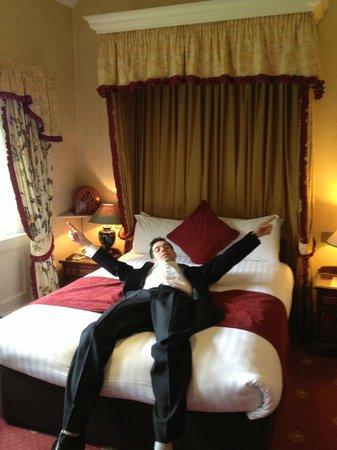 Best Western Plus Grim's Dyke Hotel : Room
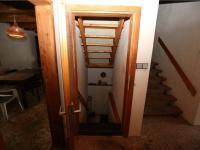 schodiště z 2.NP do 1.NP (přízemí) (Prodej domu v osobním vlastnictví 180 m², Český Jiřetín)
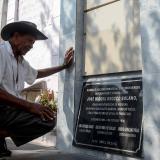 Daniel Montero, el único sepulturero del Cementerio Central de Soledad, aprecia la tumba del poeta José Miguel Orozco Solano, fallecido hace 41 años.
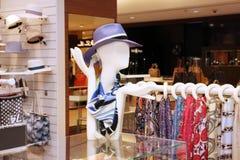 Présentez les accessoires de boutique pour les hommes, un mannequin dans un chapeau et des châles Photo libre de droits
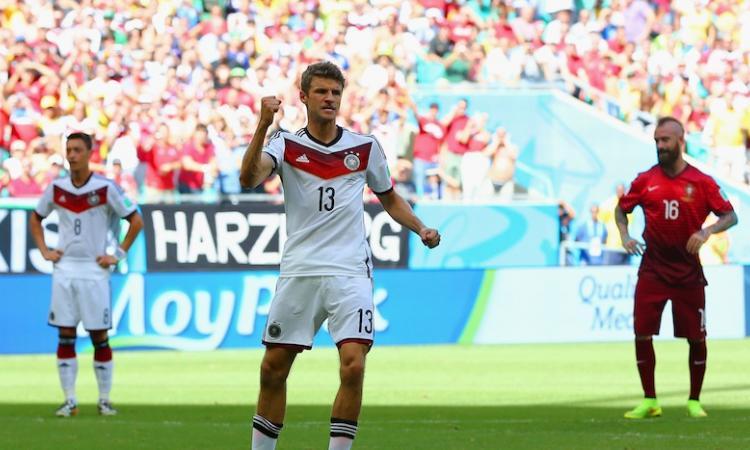 La Germania strapazza il Portogallo: 4-0 con tripletta di Muller. Follia di Pepe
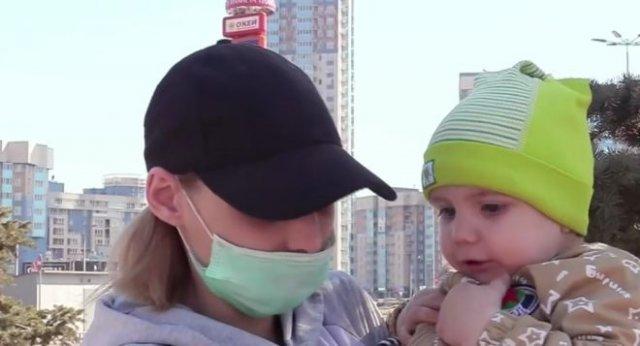 В Красноярске матери двоих детей пришлось просить милостыню у торгового центра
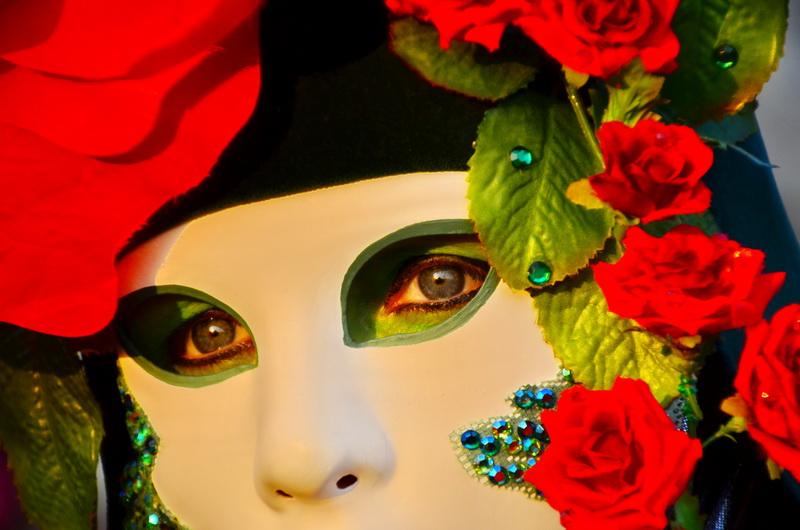 געגועים: מסע אישי לקרנבל המסכות בונציה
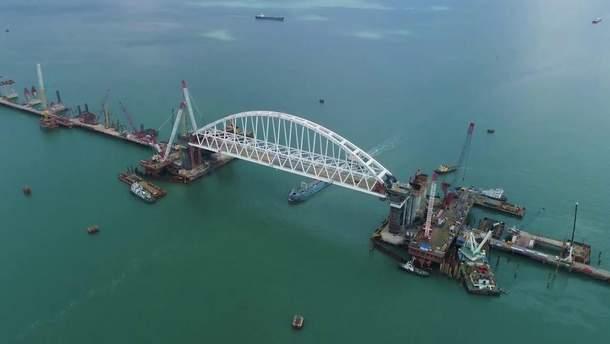 У Керченській протоці сіло на мілину судно з України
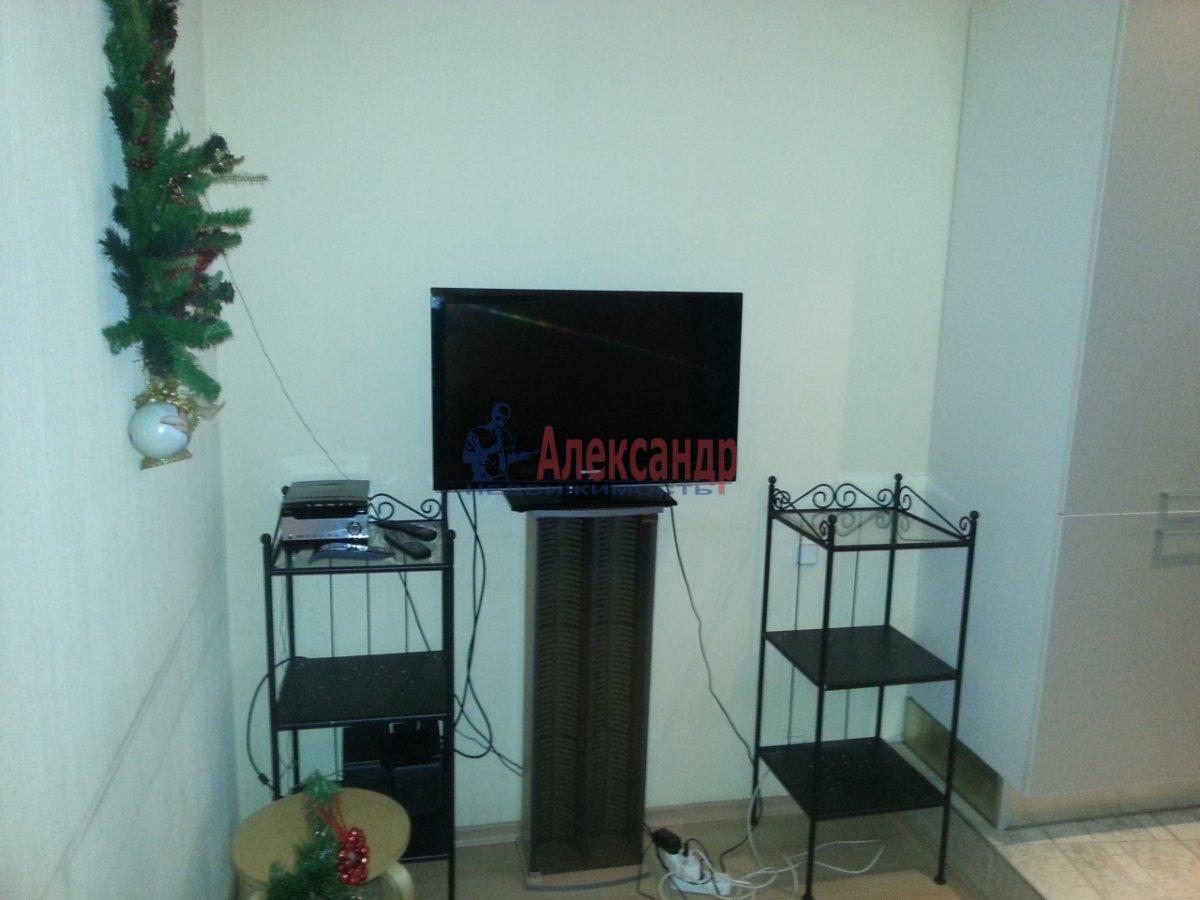 2-комнатная квартира (70м2) в аренду по адресу Бассейная ул., 89— фото 2 из 10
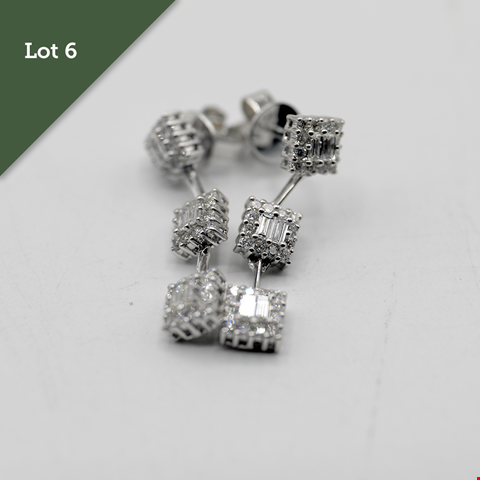 Lot 6 DESIGNER 18CT WHITE GOLD DROPPER EARRINGS SET WITH BRILLIANT AND BAGUETTE DIAMONDS WEIGHING +1.04CT RRP £3000.00
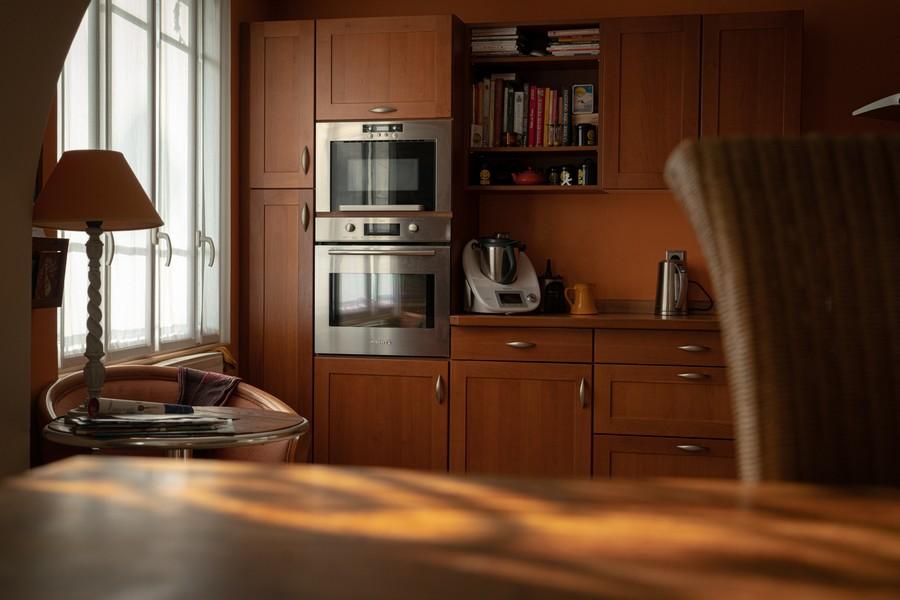 cuisine moderne avec un thermomix disposé sur le plan de travail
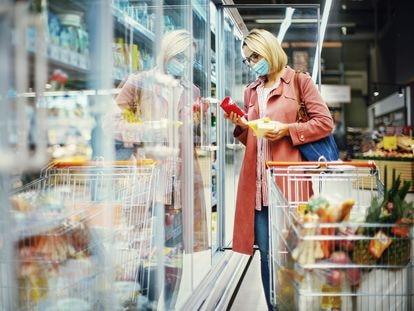 Los solteros que viven solos suelen comprar con más frecuencia y en menor cantidad.
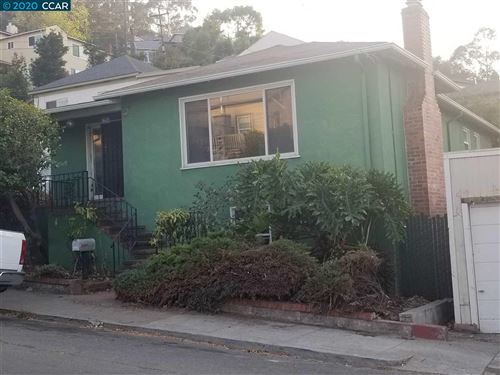 Photo of 842 6Th Ave, CROCKETT, CA 94525 (MLS # 40925965)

*What you have to do*
Every line between the start of the listing and the line containing "2-комнатная квартира (70м2)", both ends counted, needs to be printed exactly, minus the pictures.

*Answer section*
 Best Western Plus Grim's Dyke Hotel : Room
 schodiště z 2.NP do 1.NP (přízemí) (Prodej domu v osobním vlastnictví 180 m², Český Jiřetín)
 Daniel Montero, el único sepulturero del Cementerio Central de Soledad, aprecia la tumba del poeta José Miguel Orozco Solano, fallecido hace 41 años.
 Présentez les accessoires de boutique pour les hommes, un mannequin dans un chapeau et des châles Photo libre de droits
 La Germania strapazza il Portogallo: 4-0 con tripletta di Muller. Follia di Pepe
 В Красноярске матери двоих детей пришлось просить милостыню у торгового центра
 געגועים: מסע אישי לקרנבל המסכות בונציה
 У Керченській протоці сіло на мілину судно з України
 2-комнатная квартира (70м2) в аренду по адресу Бассейная ул., 89— фото 2 из 10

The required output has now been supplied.